Readers in Council,
The Japan Times,
5-4, Shibaura 4-chome,
Minato-ku, Tokyo 108-0023
I do not accept that in the age of the internet and social media privacy is an atavistic fantasy. Claims to the contrary are, politely speaking, stupid. Therefore, the loathsome things about New Zealand gay rights advocates calling on a suspected, anonymous homosexual member of the All Blacks rugby club “to openly declare his sexuality and act as a role model in the fight against bigotry” (“Advocates want All Black to come out,” January 7) are, first, the underlying notion that it is acceptable to sacrifice this kind of personal privacy to this particular calling and, second, that it is appropriate to interfere in another’s life like this.
Sex and sexuality are private. I don’t need to know if a person is gay. It’s notmy business and the knowledge would probably compromise more than enhance my regard for their humanity.
In contemporary Western culture too many confuse exhibitionist self-celebration with self expression and wrongly advocate publicity through confession in the false belief that exposure can be a vehicle for dignity. I’m old fashioned in that I admire reserve and humility, and my life is a labyrinth of privacy - not secrecy, which is a different thing. While the ambient culture considers it a virtue to pursue personal potential through gross Self promotion, I am increasingly adamant that greater exposure actually diminishes our humanity more than anything. People are confusing a vice with virtue, which is a common confusion.
The crux of the sexuality issue is this: so long as we aren’t breaking the law or harming anyone our bedrooms are nobody’s business. Neither to know nor to tell. Only boors concern themselves with other people’s privacy or flaunt their own privacy in public, and support groups that advocate LGB people coming out to fit their own agenda are just boorish. It is a recipe for diminishing humanity, not augmenting it.
But I could be wrong.
Published on Thursday, January 10, 2013 as “Sexual privacy on/off the pitch.”
People might say that I am homophobic because I say that knowledge of a person’s sexuality“would probably compromise more than enhance my regard for their humanity.” But my position is that it is not knowledge of a person’s sexuality that would lead to that compromise. I don’t much care about a person’s sexuality. Instead, it is my knowledge of another person’s privacy that compromises their humanity in my eyes because I think that privacy is necessary for maximum humanity. Less privacy equals less humanity. Privacy is the thing, not publicity. Publicising one’s sexuality contravenes one’s privacy and therefore undermines the ground of one’s humanity.
If there is a gay member of the All Blacks rugby club I don’t see that it’s any of my business. And if that gay member wants to keep his sexuality private, that’s his business, not mine. And if he wants to come out and publically announce his homosexuality that’s still his business, not mine.

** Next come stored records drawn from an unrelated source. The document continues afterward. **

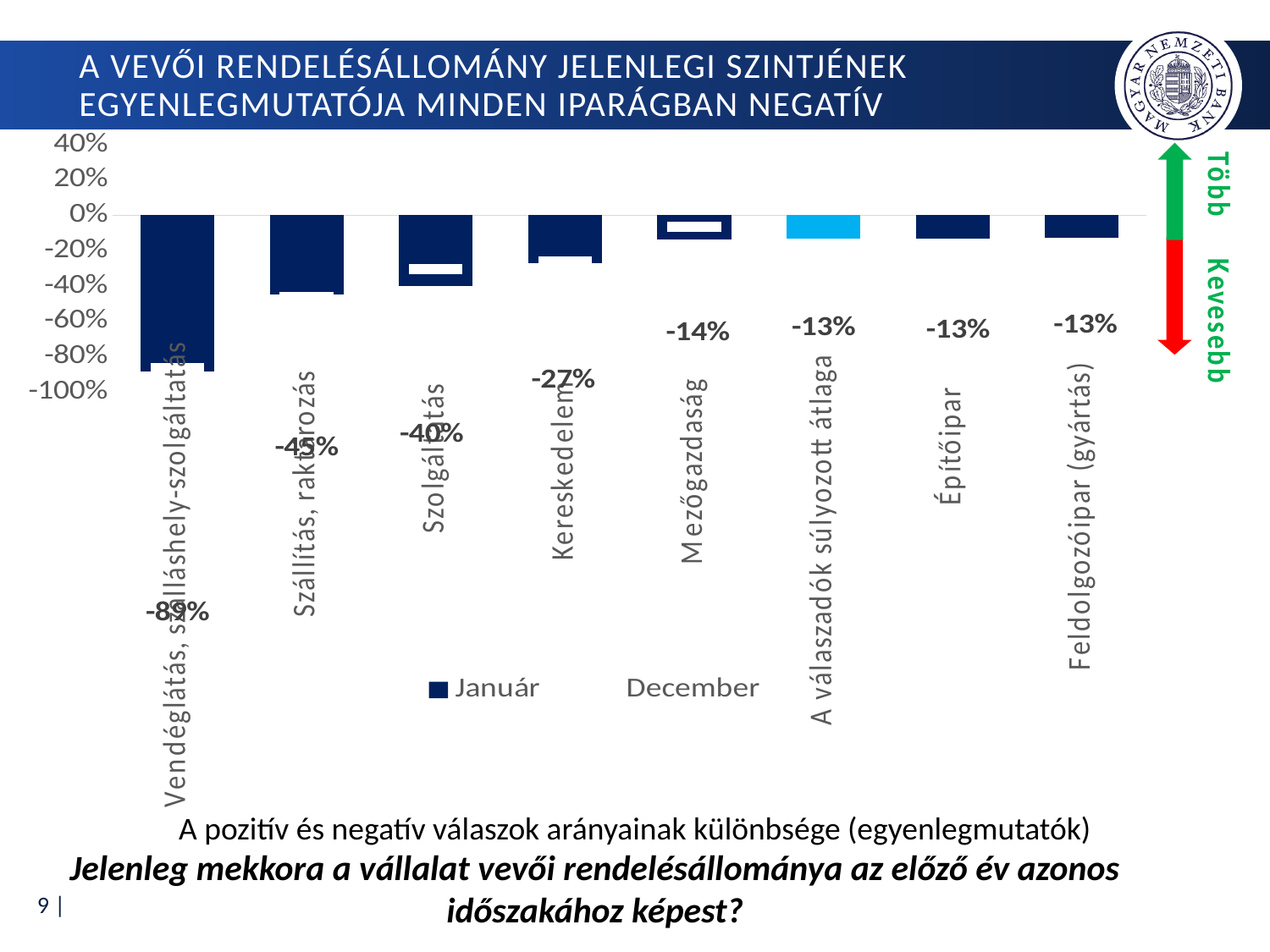
Which series is shown in dark blue according to the legend? Január What is the Január value for Vendéglátás, szálláshely-szolgáltatás? -89% How many series does the legend list? 2 What is the Január value for Szállítás, raktározás? -45% What kind of chart is shown on the slide? bar chart Is the December value for Szolgáltatás greater or less than -20%? less What is the Január value for A válaszadók súlyozott átlaga? -13% How many categories are shown on the x axis? 8 What is the difference between the Január values for Vendéglátás, szálláshely-szolgáltatás and Szállítás, raktározás? 44 percentage points Which category has the lowest Január value? Vendéglátás, szálláshely-szolgáltatás Which has the higher Január value, Kereskedelem or Mezőgazdaság? Mezőgazdaság What is the Január value for Kereskedelem? -27%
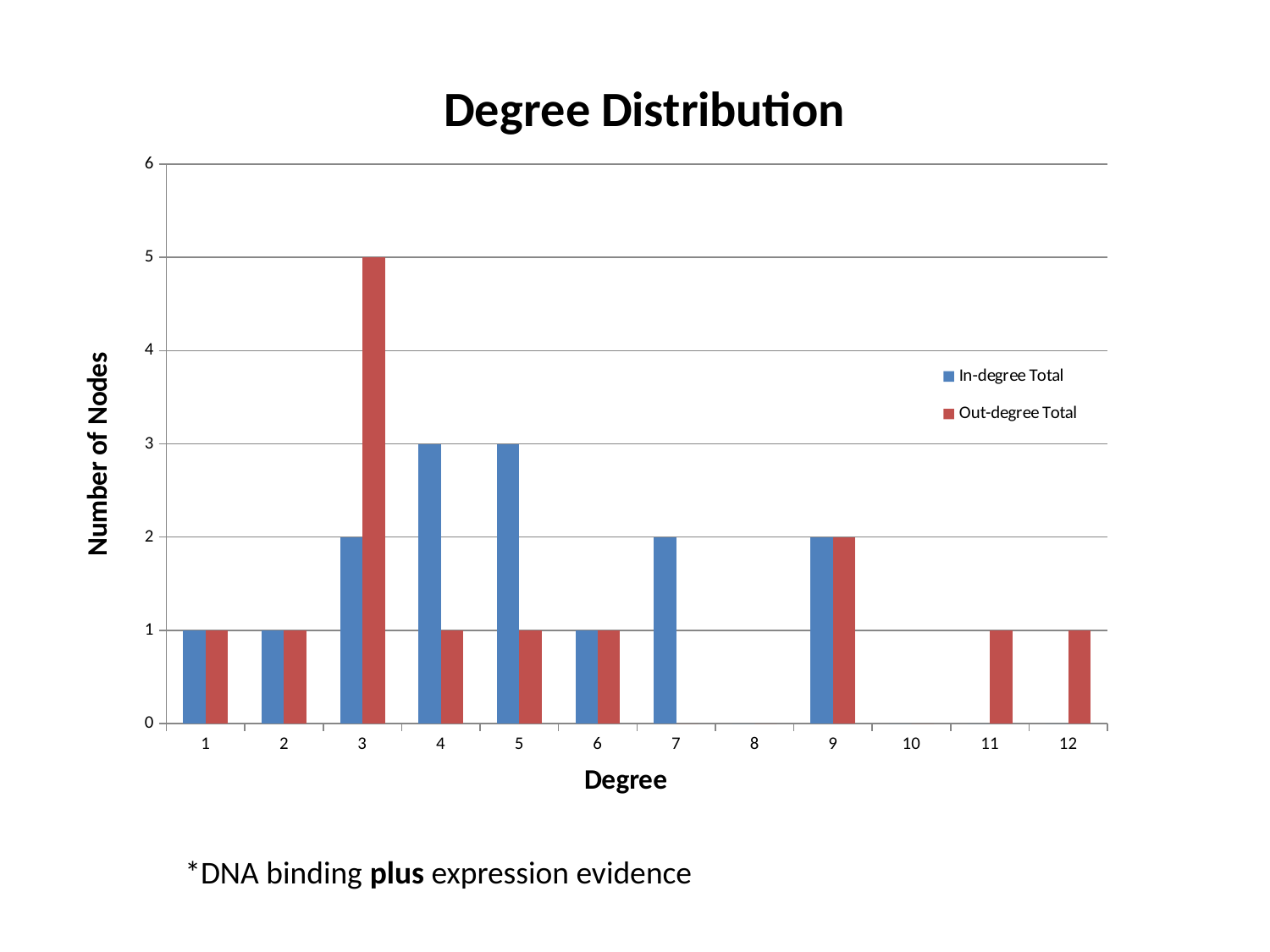
What is the difference between the Out-degree Total and the In-degree Total at degree 3? 3 What is the title of the chart? Degree Distribution Which degree has the highest Out-degree Total? 3 What is the In-degree Total for degree 7? 2 What is the Out-degree Total for degree 3? 5 What is the Out-degree Total for degree 11? 1 How many series does the legend list? 2 At degree 5, which is larger, the In-degree Total or the Out-degree Total? In-degree Total How many degree categories are shown on the x axis? 12 What type of chart is shown on the slide? bar chart Is the Out-degree Total for degree 3 greater or less than 4? greater What is the In-degree Total for degree 4? 3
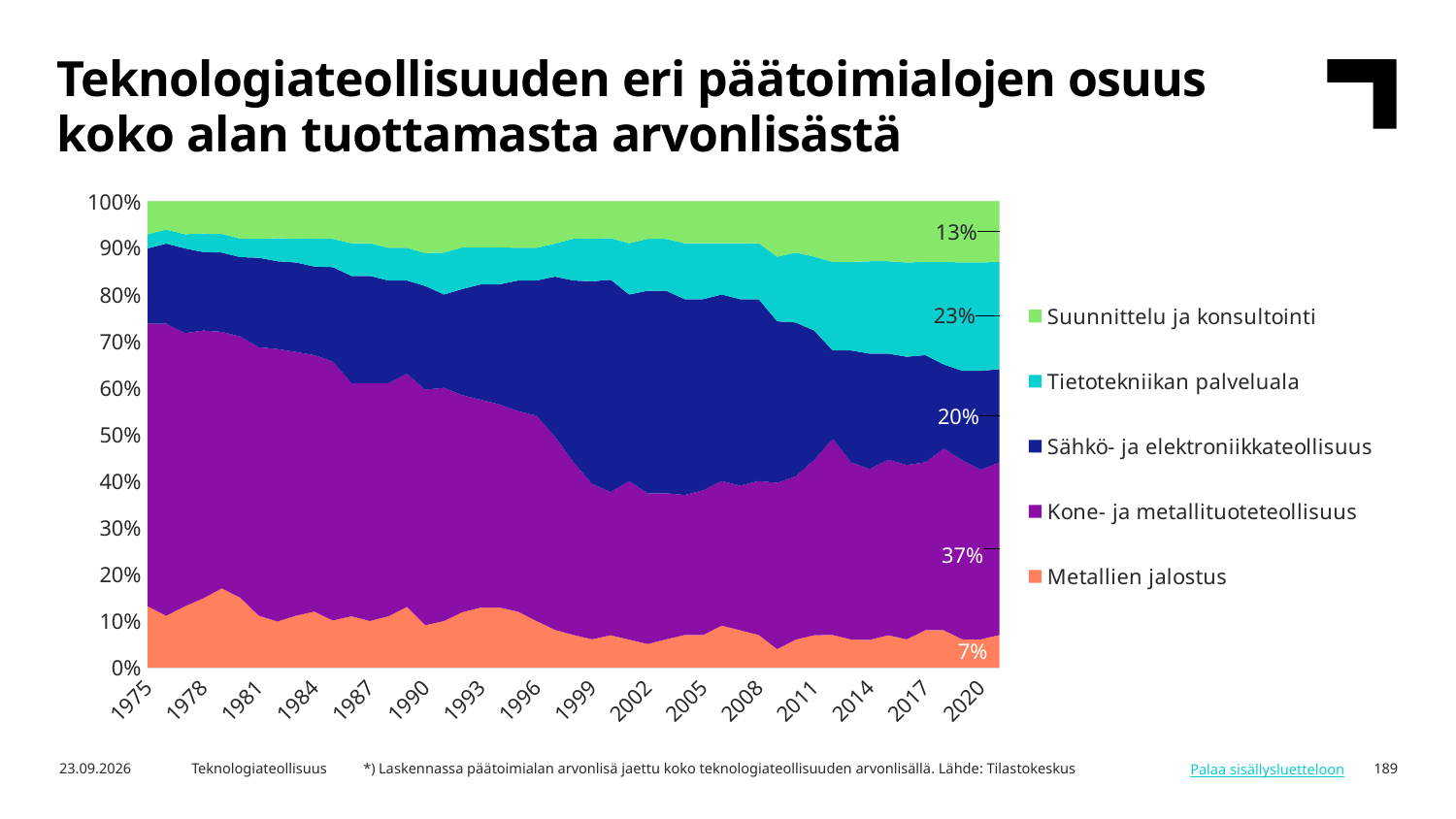
How many series does the legend list? 5 Which sector has the largest share in 2020? Kone- ja metallituoteteollisuus What is the difference in percentage points between the 2020 shares of Kone- ja metallituoteteollisuus and Metallien jalostus? 30 percentage points Which sector has the smallest share in 2020? Metallien jalostus Which colour represents Metallien jalostus in the chart? Orange What kind of chart is shown on the slide? Area chart In 2020, which is larger: the share of Tietotekniikan palveluala or Sähkö- ja elektroniikkateollisuus? Tietotekniikan palveluala Does the share of Kone- ja metallituoteteollisuus rise or fall from 1975 to 2020? Fall What is the share of Suunnittelu ja konsultointi in 2020? 13% What is the share of Tietotekniikan palveluala in 2020? 23%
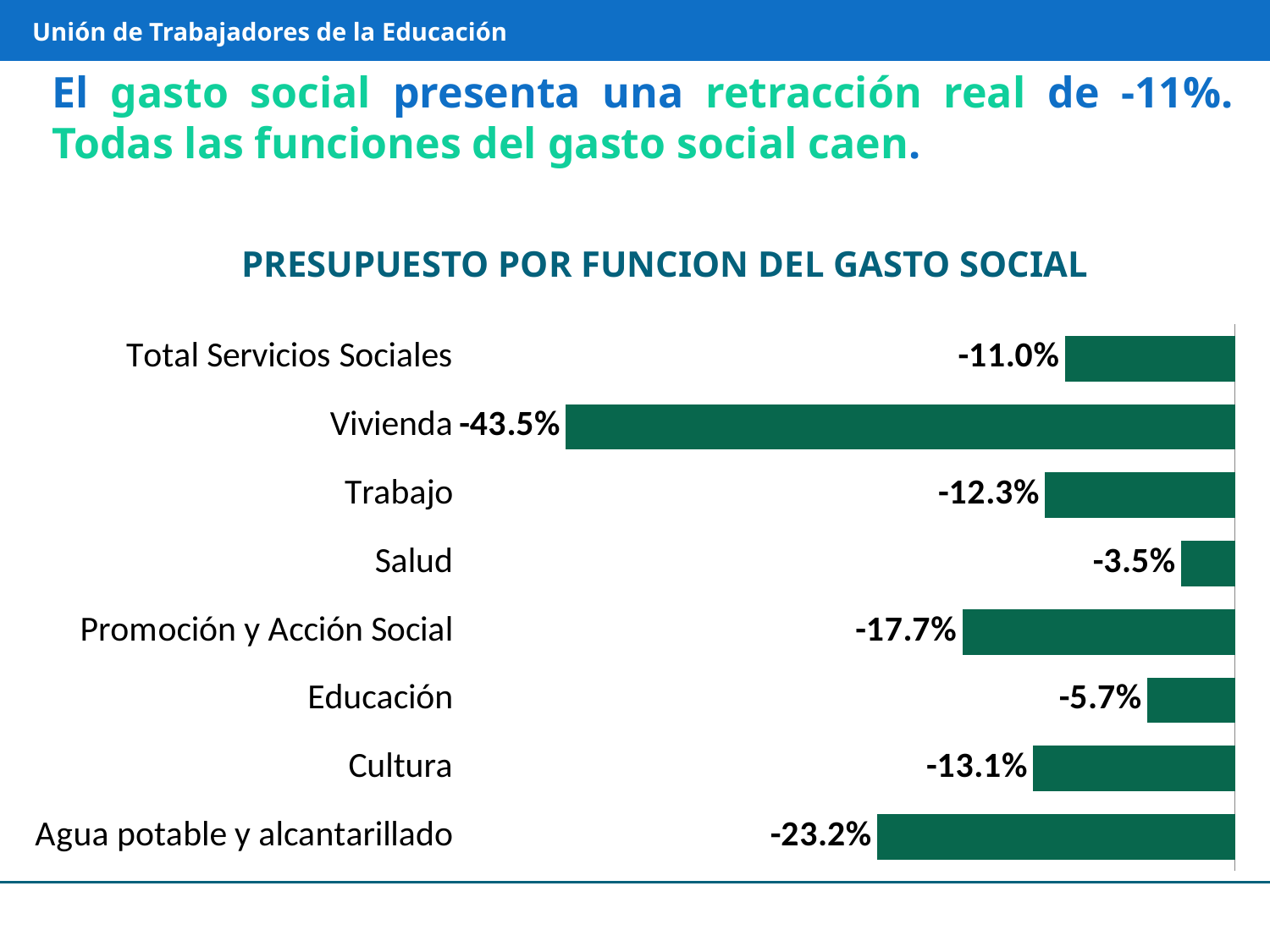
What type of chart is shown on the slide? Bar chart How many categories are plotted in the chart? 8 Which category shows the smallest decline (the highest value)? Salud Which category has the larger decline, Trabajo or Cultura? Cultura What is the value shown for Agua potable y alcantarillado? -23.2% What is the difference in percentage points between the values for Vivienda and Agua potable y alcantarillado? 20.3 percentage points What is the title of the chart? PRESUPUESTO POR FUNCION DEL GASTO SOCIAL What is the value shown for Vivienda? -43.5% What is the difference in percentage points between the values for Educación and Salud? 2.2 percentage points Which category shows the largest decline (the lowest value)? Vivienda What is the value shown for Educación? -5.7% What is the value shown for Total Servicios Sociales? -11.0%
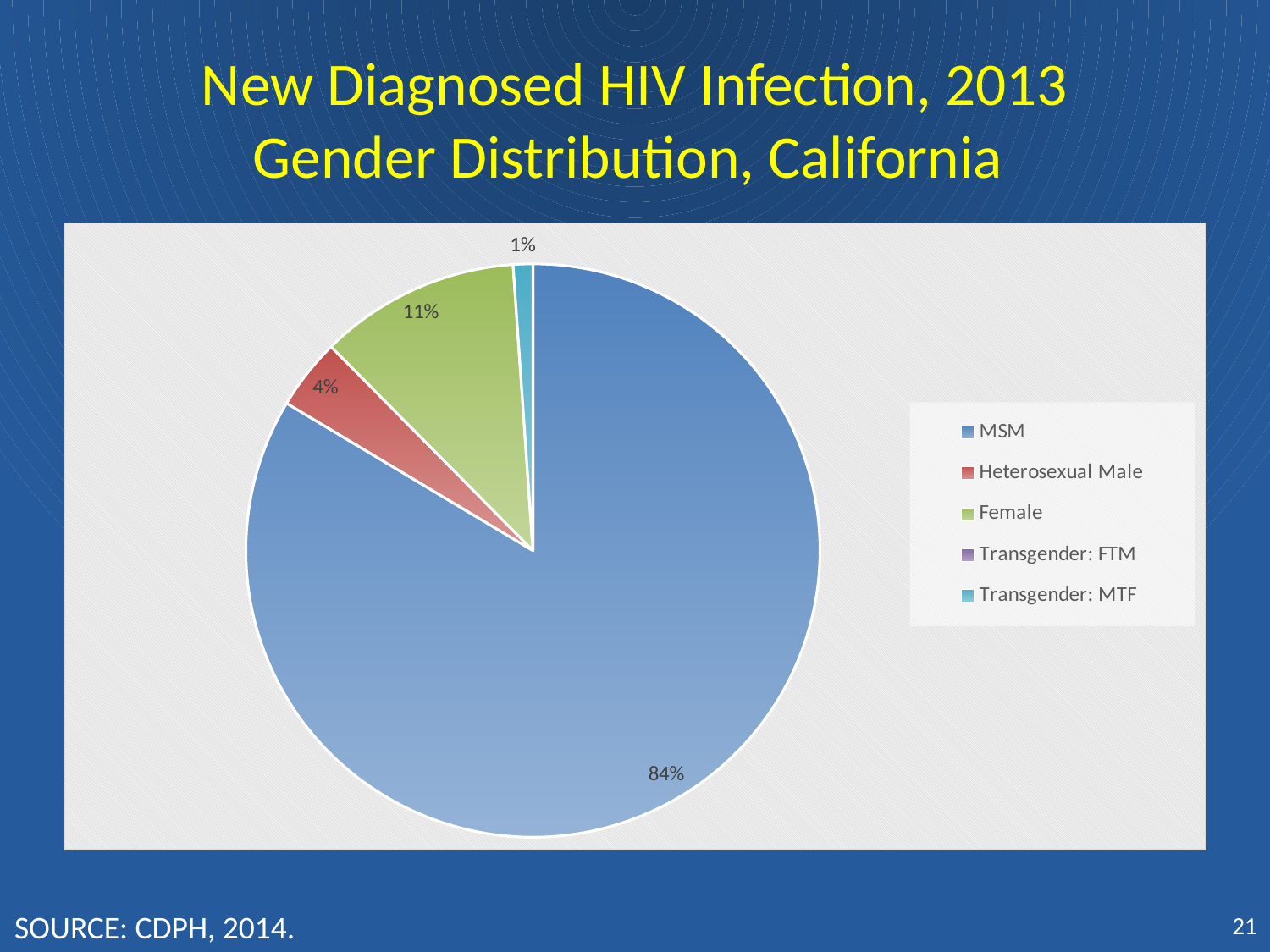
What share of new diagnosed HIV infections is attributed to Female? 11% What share of new diagnosed HIV infections is attributed to Transgender: MTF? 1% What colour is the Female slice of the pie? green What is the title of the slide containing the chart? New Diagnosed HIV Infection, 2013 Gender Distribution, California How many entries does the legend list? 5 What share of new diagnosed HIV infections is attributed to MSM? 84% Which category has the largest share of the pie? MSM What is the difference in percentage points between the MSM share and the Female share? 73 Which is larger, the Female share or the Heterosexual Male share? Female What kind of chart is shown on the slide? pie chart Which of the labelled slices has the smallest share of the pie? Transgender: MTF What share of new diagnosed HIV infections is attributed to Heterosexual Male? 4%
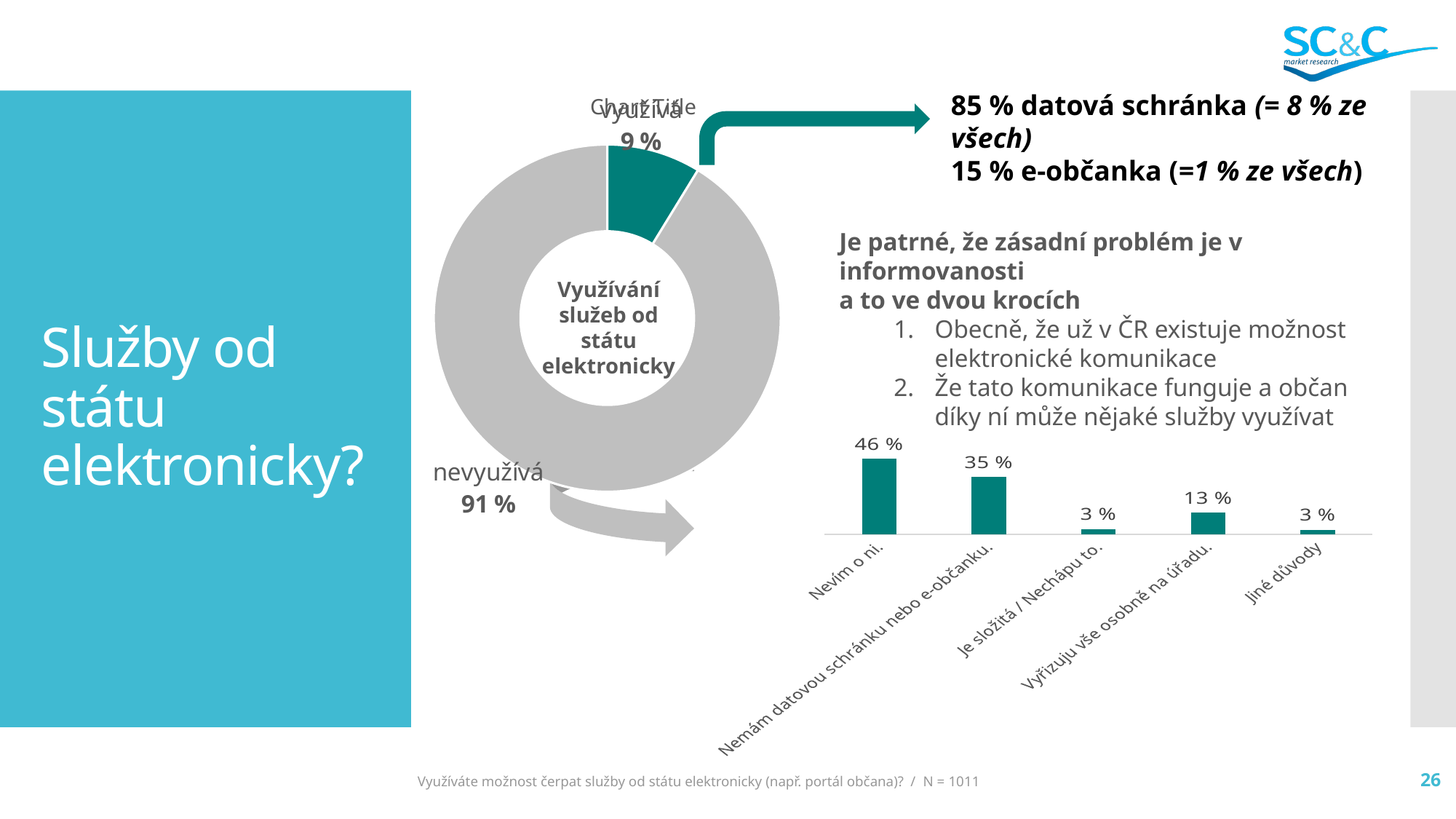
In the bar chart at the bottom right, what is the value for "Nemám datovou schránku nebo e-občanku."? 35 % In the bar chart at the bottom right, which category has the highest value? Nevím o ni. In the donut chart, what is the difference between the "nevyužívá" and "využívá" shares? 82 % What type of chart is the chart at the bottom right of the slide? Bar chart In the donut chart, what share of respondents is labelled "nevyužívá"? 91 % In the donut chart, which segment is larger, "využívá" or "nevyužívá"? nevyužívá In the donut chart, what share of respondents is labelled "využívá"? 9 % In the bar chart at the bottom right, what is the difference between "Nevím o ni." and "Nemám datovou schránku nebo e-občanku."? 11 % In the bar chart at the bottom right, how many categories are shown? 5 What type of chart is the chart on the left with the text "Využívání služeb od státu elektronicky" in its centre? Donut (pie) chart In the bar chart at the bottom right, what is the value for "Nevím o ni."? 46 % In the bar chart at the bottom right, what is the value for "Vyřizuju vše osobně na úřadu."? 13 %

To maximize our humanity we require a few things. Primarily, we need maximum leeway to err - that means freedom. Secondarily, we need privacy - that means an insulated environment in which to culture our self-narrative. And in all matters sexual - homosexuality, masturbation, promiscuity, abortion, etc. - my call is always to keep our noses out of other people’s genitals. But that is a suggestion that doesn’t seem to be accepted. Or understood.